___ DATA FOR PROCESSING ___

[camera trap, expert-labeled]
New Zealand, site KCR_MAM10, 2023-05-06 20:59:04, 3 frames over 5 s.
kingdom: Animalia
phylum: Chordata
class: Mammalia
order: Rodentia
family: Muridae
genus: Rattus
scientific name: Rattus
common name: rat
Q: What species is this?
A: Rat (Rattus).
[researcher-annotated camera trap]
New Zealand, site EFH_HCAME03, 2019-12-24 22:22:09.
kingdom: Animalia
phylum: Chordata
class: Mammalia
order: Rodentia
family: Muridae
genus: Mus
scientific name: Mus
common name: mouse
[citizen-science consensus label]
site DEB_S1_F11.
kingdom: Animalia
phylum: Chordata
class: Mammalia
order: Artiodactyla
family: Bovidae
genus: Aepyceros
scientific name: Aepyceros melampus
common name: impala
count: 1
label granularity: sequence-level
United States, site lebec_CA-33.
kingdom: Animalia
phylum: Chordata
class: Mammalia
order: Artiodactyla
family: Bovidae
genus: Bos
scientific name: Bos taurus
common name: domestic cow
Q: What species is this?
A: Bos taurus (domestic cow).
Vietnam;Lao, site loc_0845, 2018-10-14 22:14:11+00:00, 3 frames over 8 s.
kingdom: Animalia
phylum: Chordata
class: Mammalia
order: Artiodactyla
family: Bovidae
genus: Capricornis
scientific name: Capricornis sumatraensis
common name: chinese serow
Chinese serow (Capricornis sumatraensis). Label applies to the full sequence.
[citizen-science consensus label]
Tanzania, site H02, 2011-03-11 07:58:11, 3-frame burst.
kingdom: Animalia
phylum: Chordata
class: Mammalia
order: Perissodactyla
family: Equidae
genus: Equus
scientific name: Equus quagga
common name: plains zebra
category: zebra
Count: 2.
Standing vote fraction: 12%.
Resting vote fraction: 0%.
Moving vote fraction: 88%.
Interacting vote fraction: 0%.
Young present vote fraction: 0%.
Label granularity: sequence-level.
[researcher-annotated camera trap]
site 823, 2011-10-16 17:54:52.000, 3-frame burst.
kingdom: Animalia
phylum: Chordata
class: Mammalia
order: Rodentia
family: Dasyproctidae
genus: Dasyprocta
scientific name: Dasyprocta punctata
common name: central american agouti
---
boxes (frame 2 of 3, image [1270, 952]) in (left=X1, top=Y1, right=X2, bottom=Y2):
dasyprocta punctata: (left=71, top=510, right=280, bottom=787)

___

YOUR TASK: Retype all of the material above with every character intact.

SOLUTION FOR THIS EXERCISE:
[camera trap, expert-labeled]
New Zealand, site KCR_MAM10, 2023-05-06 20:59:04, 3 frames over 5 s.
kingdom: Animalia
phylum: Chordata
class: Mammalia
order: Rodentia
family: Muridae
genus: Rattus
scientific name: Rattus
common name: rat
Q: What species is this?
A: Rat (Rattus).
[researcher-annotated camera trap]
New Zealand, site EFH_HCAME03, 2019-12-24 22:22:09.
kingdom: Animalia
phylum: Chordata
class: Mammalia
order: Rodentia
family: Muridae
genus: Mus
scientific name: Mus
common name: mouse
[citizen-science consensus label]
site DEB_S1_F11.
kingdom: Animalia
phylum: Chordata
class: Mammalia
order: Artiodactyla
family: Bovidae
genus: Aepyceros
scientific name: Aepyceros melampus
common name: impala
count: 1
label granularity: sequence-level
United States, site lebec_CA-33.
kingdom: Animalia
phylum: Chordata
class: Mammalia
order: Artiodactyla
family: Bovidae
genus: Bos
scientific name: Bos taurus
common name: domestic cow
Q: What species is this?
A: Bos taurus (domestic cow).
Vietnam;Lao, site loc_0845, 2018-10-14 22:14:11+00:00, 3 frames over 8 s.
kingdom: Animalia
phylum: Chordata
class: Mammalia
order: Artiodactyla
family: Bovidae
genus: Capricornis
scientific name: Capricornis sumatraensis
common name: chinese serow
Chinese serow (Capricornis sumatraensis). Label applies to the full sequence.
[citizen-science consensus label]
Tanzania, site H02, 2011-03-11 07:58:11, 3-frame burst.
kingdom: Animalia
phylum: Chordata
class: Mammalia
order: Perissodactyla
family: Equidae
genus: Equus
scientific name: Equus quagga
common name: plains zebra
category: zebra
Count: 2.
Standing vote fraction: 12%.
Resting vote fraction: 0%.
Moving vote fraction: 88%.
Interacting vote fraction: 0%.
Young present vote fraction: 0%.
Label granularity: sequence-level.
[researcher-annotated camera trap]
site 823, 2011-10-16 17:54:52.000, 3-frame burst.
kingdom: Animalia
phylum: Chordata
class: Mammalia
order: Rodentia
family: Dasyproctidae
genus: Dasyprocta
scientific name: Dasyprocta punctata
common name: central american agouti
---
boxes (frame 2 of 3, image [1270, 952]) in (left=X1, top=Y1, right=X2, bottom=Y2):
dasyprocta punctata: (left=71, top=510, right=280, bottom=787)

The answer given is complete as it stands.